2. Blanch the green beans
• In the last 2 minutes of the potatoes’ cooking time, add the green beans to the pot.
• Cook until crisp‑tender, then transfer beans to an ice bath to keep their color bright.
3. Cook the eggs
• Place eggs in a pot of cold water.
• Bring to a boil, then turn off the heat and cover for 8–9 minutes for firm yolks.
• Cool in ice water, peel, and halve.
4. Make the vinaigrette
• Whisk together olive oil, Dijon, vinegar or lemon juice, and garlic if using.

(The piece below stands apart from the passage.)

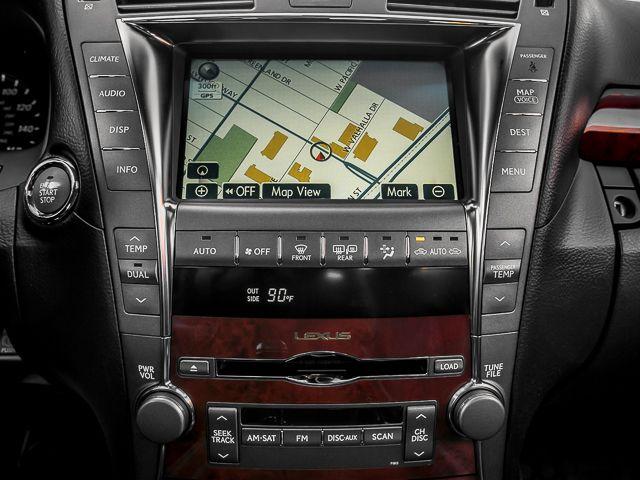 2008 Lexus LS 460 Burbank, CA 21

• Season with salt and pepper to taste.
5. Assemble the salad
• Arrange potatoes, green beans, eggs, cucumber slices, tuna chunks, anchovies, and capers on a platter or over greens.
• Drizzle generously with the vinaigrette.
• Finish with a little extra black pepper.

Serving Notes
This salad is at its best slightly warm or at room temperature, when the potatoes soak up the vinaigrette beautifully. It’s hearty enough for a full meal but still feels fresh and Mediterranean.